◆ **Stated exercise**
Please return, word for word, the part of the financial statement notes that opens with the words containing "EMX Royalty Corp." and closes with "year (2020: £nil).".
[Start Document section]
ALTUS STRATEGIES PLC 
NOTES TO THE FINANCIAL STATEMENTS 
FOR THE YEAR ENDED 31 DECEMBER 2021 
 
Page | 118 
amount payable to Seabord at the end of the year was £877 (2020: £nil).  
 
EMX Royalty Corp. was the Company’s strategic partner in the acquisition of the Caserones NSR royalty. Michael Winn 
is the chairman of EMX. During the year, EMX recharged costs relating to the acquisition totalling £69,192 which were 
outstanding at the end of the year (2020: £nil). 
 
Canyon was a former JV partner of the Group in respect of the Birsok project in Cameroon. One non-executive director 
of the Group, David Netherway, is also a director of Canyon. The value of services provided to Canyon during the year 
was £nil (2020: £nil). The amount receivable from Canyon at the end of the year was £43,501 (2020: £43,501).
[End Document section]
[Start Items]
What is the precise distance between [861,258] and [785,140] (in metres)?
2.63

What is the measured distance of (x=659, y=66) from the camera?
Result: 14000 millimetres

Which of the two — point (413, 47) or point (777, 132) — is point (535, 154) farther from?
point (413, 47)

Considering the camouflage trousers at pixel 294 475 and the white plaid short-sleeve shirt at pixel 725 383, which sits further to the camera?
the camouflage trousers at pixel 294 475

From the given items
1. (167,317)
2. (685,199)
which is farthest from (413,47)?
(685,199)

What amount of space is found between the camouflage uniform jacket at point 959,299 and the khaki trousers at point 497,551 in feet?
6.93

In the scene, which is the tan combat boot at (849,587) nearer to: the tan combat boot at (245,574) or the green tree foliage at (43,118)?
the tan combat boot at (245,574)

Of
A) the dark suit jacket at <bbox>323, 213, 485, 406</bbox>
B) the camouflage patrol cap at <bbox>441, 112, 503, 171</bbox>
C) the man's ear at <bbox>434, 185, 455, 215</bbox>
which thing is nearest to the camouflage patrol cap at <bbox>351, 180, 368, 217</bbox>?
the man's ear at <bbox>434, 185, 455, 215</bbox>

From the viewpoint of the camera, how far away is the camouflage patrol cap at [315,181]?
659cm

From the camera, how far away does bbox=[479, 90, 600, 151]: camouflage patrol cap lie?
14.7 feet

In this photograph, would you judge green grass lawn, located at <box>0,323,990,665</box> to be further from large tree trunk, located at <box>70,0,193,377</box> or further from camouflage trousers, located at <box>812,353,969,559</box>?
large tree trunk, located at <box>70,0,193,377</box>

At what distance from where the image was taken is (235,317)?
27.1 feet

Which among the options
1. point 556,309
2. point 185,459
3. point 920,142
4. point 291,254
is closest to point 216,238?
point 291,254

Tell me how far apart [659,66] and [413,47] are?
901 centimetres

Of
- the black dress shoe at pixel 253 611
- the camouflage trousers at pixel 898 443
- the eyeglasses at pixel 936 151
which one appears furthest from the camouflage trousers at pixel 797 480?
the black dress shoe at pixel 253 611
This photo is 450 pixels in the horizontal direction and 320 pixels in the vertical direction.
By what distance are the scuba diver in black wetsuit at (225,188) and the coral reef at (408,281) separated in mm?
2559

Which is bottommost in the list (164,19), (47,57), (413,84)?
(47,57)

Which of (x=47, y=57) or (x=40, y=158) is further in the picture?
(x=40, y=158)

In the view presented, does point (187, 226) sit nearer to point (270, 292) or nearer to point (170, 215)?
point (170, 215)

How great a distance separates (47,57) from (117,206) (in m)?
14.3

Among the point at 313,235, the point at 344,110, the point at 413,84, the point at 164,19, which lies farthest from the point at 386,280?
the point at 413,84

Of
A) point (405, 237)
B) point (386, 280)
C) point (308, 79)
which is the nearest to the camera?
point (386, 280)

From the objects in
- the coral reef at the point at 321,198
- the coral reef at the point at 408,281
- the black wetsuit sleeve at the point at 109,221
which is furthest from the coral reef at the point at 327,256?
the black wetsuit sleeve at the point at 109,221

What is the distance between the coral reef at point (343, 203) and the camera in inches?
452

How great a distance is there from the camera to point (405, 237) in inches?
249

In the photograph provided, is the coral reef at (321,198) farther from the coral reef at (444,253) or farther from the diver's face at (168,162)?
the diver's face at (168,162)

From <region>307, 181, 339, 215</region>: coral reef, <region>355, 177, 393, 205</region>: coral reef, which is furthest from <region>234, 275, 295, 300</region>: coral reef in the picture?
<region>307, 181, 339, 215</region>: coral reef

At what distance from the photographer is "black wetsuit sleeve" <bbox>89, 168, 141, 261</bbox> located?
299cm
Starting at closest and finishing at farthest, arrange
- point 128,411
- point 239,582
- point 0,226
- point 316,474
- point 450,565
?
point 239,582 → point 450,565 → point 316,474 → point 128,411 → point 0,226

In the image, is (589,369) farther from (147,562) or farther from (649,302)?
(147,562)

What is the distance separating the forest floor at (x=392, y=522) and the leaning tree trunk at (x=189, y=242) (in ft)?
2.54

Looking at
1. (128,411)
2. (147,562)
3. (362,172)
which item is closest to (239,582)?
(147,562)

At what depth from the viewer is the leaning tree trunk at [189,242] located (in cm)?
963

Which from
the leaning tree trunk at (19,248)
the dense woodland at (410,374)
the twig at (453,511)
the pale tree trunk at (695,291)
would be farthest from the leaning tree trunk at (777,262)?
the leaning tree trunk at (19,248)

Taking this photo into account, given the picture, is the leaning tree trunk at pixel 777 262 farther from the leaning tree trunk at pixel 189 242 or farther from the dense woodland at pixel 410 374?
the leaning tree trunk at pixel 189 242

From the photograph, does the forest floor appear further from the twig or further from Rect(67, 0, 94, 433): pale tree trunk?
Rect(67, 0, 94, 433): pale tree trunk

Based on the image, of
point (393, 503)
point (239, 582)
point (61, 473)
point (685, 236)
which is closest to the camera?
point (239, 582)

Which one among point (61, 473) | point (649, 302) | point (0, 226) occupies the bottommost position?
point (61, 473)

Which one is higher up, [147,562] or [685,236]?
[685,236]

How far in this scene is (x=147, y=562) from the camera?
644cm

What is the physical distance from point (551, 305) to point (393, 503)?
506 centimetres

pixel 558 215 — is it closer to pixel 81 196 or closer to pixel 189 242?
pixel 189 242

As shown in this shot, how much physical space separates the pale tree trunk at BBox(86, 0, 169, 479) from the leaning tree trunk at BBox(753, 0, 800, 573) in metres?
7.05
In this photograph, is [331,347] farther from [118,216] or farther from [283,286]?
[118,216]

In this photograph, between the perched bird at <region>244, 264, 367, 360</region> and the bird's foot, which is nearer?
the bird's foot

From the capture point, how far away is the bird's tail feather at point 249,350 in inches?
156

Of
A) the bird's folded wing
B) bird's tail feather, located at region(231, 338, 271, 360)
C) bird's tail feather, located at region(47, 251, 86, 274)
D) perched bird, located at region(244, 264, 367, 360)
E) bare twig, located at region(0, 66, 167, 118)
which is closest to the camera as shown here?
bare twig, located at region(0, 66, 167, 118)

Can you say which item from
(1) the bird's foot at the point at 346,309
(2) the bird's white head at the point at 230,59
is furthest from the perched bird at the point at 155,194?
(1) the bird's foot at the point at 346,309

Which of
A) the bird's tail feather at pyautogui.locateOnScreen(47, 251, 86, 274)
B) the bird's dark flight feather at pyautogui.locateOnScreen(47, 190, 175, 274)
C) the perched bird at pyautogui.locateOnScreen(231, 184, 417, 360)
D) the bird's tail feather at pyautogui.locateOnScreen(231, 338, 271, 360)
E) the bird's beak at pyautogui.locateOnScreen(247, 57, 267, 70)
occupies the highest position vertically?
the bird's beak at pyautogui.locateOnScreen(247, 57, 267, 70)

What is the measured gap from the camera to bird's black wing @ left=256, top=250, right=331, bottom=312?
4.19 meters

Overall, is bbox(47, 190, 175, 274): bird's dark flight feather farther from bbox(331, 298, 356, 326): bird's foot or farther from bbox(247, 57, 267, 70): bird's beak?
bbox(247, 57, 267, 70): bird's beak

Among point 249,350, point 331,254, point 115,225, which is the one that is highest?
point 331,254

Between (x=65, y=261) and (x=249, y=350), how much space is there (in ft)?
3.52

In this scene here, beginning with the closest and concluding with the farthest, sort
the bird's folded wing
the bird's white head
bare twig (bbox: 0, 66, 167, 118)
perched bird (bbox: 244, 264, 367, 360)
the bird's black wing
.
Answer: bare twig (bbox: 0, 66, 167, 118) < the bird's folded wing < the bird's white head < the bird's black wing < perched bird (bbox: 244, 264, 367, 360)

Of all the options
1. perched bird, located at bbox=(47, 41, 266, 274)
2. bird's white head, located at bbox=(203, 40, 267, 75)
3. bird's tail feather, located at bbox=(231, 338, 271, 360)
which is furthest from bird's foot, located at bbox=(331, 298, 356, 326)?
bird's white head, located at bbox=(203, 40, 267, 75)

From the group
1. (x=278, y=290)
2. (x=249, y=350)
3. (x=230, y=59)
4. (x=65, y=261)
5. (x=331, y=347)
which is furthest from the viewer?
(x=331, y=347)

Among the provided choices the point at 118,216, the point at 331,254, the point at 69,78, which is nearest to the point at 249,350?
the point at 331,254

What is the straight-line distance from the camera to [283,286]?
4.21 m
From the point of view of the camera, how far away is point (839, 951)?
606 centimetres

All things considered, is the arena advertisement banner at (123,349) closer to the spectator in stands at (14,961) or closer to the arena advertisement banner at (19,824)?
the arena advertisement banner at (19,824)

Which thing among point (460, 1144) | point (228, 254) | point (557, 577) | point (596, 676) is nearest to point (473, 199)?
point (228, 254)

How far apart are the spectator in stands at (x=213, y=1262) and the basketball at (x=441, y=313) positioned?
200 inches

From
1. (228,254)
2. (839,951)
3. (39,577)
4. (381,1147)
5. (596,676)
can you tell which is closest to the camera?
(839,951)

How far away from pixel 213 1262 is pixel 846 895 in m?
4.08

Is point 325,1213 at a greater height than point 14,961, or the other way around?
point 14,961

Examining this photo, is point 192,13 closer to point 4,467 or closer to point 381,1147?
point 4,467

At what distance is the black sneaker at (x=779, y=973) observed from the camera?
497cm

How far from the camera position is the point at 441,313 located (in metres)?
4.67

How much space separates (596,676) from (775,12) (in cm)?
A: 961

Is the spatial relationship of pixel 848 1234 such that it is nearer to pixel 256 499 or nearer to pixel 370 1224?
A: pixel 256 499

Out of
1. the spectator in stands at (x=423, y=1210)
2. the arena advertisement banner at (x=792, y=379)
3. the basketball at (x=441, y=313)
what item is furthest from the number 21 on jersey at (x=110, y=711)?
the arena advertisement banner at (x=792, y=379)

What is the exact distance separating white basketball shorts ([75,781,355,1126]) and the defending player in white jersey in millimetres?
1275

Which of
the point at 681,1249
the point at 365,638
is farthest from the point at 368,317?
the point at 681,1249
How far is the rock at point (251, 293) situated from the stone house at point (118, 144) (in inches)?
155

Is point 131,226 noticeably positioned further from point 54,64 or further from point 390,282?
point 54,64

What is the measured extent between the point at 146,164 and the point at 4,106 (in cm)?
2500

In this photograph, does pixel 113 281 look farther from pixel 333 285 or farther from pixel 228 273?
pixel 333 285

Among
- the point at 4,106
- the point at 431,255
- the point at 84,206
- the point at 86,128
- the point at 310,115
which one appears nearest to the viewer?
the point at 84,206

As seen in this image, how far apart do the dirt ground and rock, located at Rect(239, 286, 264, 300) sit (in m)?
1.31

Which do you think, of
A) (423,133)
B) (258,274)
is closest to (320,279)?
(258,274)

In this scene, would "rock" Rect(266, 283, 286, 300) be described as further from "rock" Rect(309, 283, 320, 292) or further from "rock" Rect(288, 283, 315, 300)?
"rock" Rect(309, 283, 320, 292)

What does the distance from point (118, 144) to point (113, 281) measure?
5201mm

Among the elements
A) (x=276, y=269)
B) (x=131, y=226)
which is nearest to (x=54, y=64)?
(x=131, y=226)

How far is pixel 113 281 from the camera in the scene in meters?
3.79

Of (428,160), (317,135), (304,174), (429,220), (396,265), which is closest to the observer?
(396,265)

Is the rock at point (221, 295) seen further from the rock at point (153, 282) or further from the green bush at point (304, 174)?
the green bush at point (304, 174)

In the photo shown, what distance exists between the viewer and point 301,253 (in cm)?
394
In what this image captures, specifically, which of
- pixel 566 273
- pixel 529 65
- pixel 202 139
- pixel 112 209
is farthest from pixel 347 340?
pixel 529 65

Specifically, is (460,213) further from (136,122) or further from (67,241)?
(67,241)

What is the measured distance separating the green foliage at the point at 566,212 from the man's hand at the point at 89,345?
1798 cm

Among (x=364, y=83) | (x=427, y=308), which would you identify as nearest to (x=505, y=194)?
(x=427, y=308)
[End Items]
◆ **Problem solution**
EMX Royalty Corp. was the Company’s strategic partner in the acquisition of the Caserones NSR royalty. Michael Winn 
is the chairman of EMX. During the year, EMX recharged costs relating to the acquisition totalling £69,192 which were 
outstanding at the end of the year (2020: £nil).